### Problem requirements
Copy out, exactly as written, only the line containing "body_size: 266" and the lines after it through the end of the records.

____________

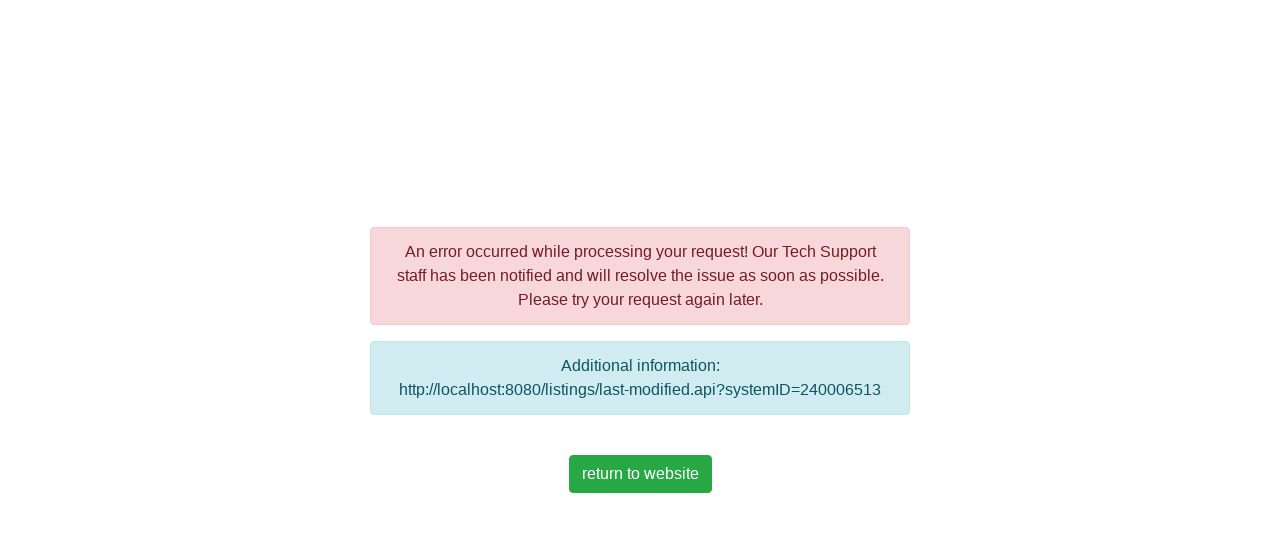

--- FILE ---
content_type: text/html;charset=utf-8
request_url: https://www.californiatophomes.com/for-sale/1170-pine-st-240006513
body_size: 1174
content:
<!DOCTYPE html>
<html lang="en-us">
<head>
<meta charset="utf-8" />
<meta http-equiv="X-UA-Compatible" content="IE=edge" />
<meta name="viewport" content="width=device-width, initial-scale=1" />
<link rel="stylesheet"
	href="https://maxcdn.bootstrapcdn.com/bootstrap/4.0.0/css/bootstrap.min.css" />
<style type="text/css">
html, body {
	height: 100%; /* important to vertically align the container */
	margin: 0;
	padding: 0;
}
.vertical-center {
	min-height: 100%;
	min-height: 100vh;
	display: flex;
	align-items: center;
}
div.alert > div {
	word-wrap:break-word;
    max-width: 80vw;
}
</style>
<title>Website Error</title>
</head>
<body id="error" class="text-center">

	<div class="container vertical-center">
		<div class="row">
			<div class="col-12 col-sm-8 offset-sm-2 col-md-6 offset-md-3">

				<div class="alert alert-danger">An error occurred while
					processing your request! Our Tech Support staff has been notified
					and will resolve the issue as soon as possible. Please try your
					request again later.</div>

				<div class="alert alert-info">
					Additional information:
					<div>http://localhost:8080/listings/last-modified.api?systemID=240006513</div>
				</div>

				<br /> <a class="btn btn-success" href="/">return to website</a>
			</div>
		</div>
	</div>
</body>
</html>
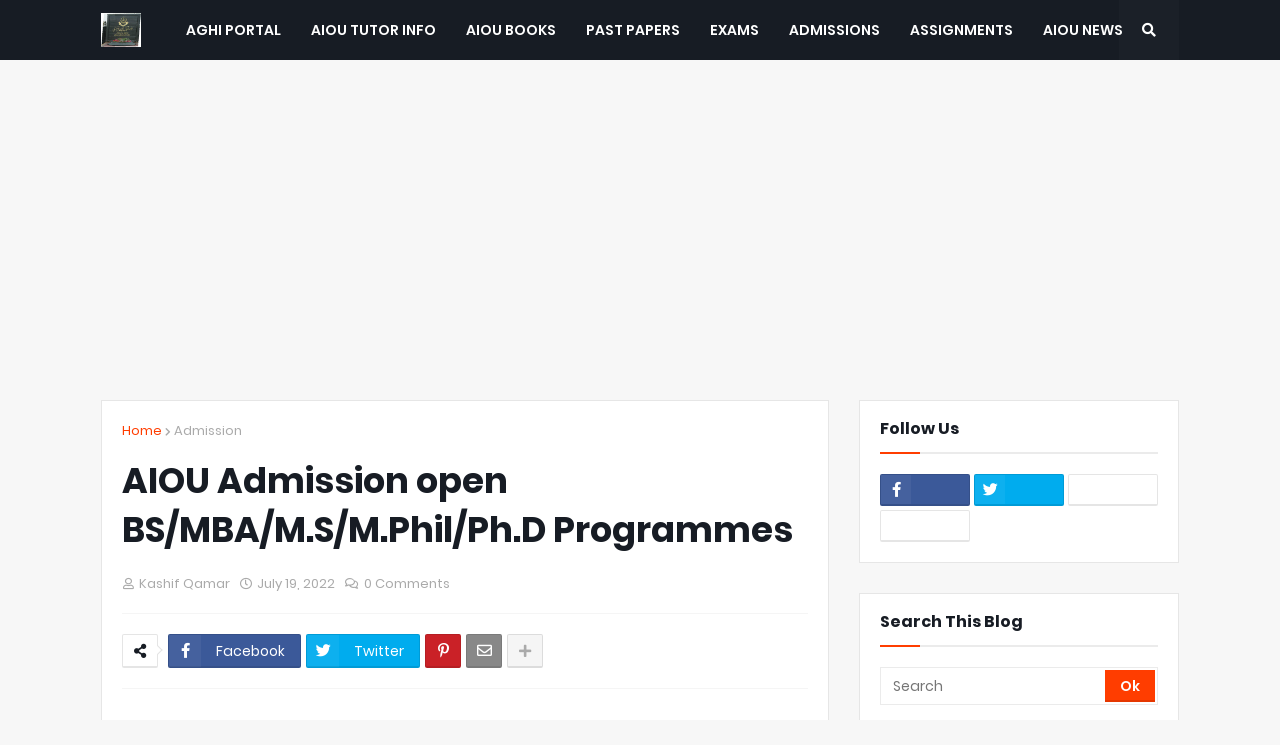

--- FILE ---
content_type: text/html; charset=utf-8
request_url: https://www.google.com/recaptcha/api2/aframe
body_size: 266
content:
<!DOCTYPE HTML><html><head><meta http-equiv="content-type" content="text/html; charset=UTF-8"></head><body><script nonce="9gireHu43qPjryhQ25K8tg">/** Anti-fraud and anti-abuse applications only. See google.com/recaptcha */ try{var clients={'sodar':'https://pagead2.googlesyndication.com/pagead/sodar?'};window.addEventListener("message",function(a){try{if(a.source===window.parent){var b=JSON.parse(a.data);var c=clients[b['id']];if(c){var d=document.createElement('img');d.src=c+b['params']+'&rc='+(localStorage.getItem("rc::a")?sessionStorage.getItem("rc::b"):"");window.document.body.appendChild(d);sessionStorage.setItem("rc::e",parseInt(sessionStorage.getItem("rc::e")||0)+1);localStorage.setItem("rc::h",'1768935032410');}}}catch(b){}});window.parent.postMessage("_grecaptcha_ready", "*");}catch(b){}</script></body></html>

____________

### Response area
body_size: 266
content:
<!DOCTYPE HTML><html><head><meta http-equiv="content-type" content="text/html; charset=UTF-8"></head><body><script nonce="9gireHu43qPjryhQ25K8tg">/** Anti-fraud and anti-abuse applications only. See google.com/recaptcha */ try{var clients={'sodar':'https://pagead2.googlesyndication.com/pagead/sodar?'};window.addEventListener("message",function(a){try{if(a.source===window.parent){var b=JSON.parse(a.data);var c=clients[b['id']];if(c){var d=document.createElement('img');d.src=c+b['params']+'&rc='+(localStorage.getItem("rc::a")?sessionStorage.getItem("rc::b"):"");window.document.body.appendChild(d);sessionStorage.setItem("rc::e",parseInt(sessionStorage.getItem("rc::e")||0)+1);localStorage.setItem("rc::h",'1768935032410');}}}catch(b){}});window.parent.postMessage("_grecaptcha_ready", "*");}catch(b){}</script></body></html>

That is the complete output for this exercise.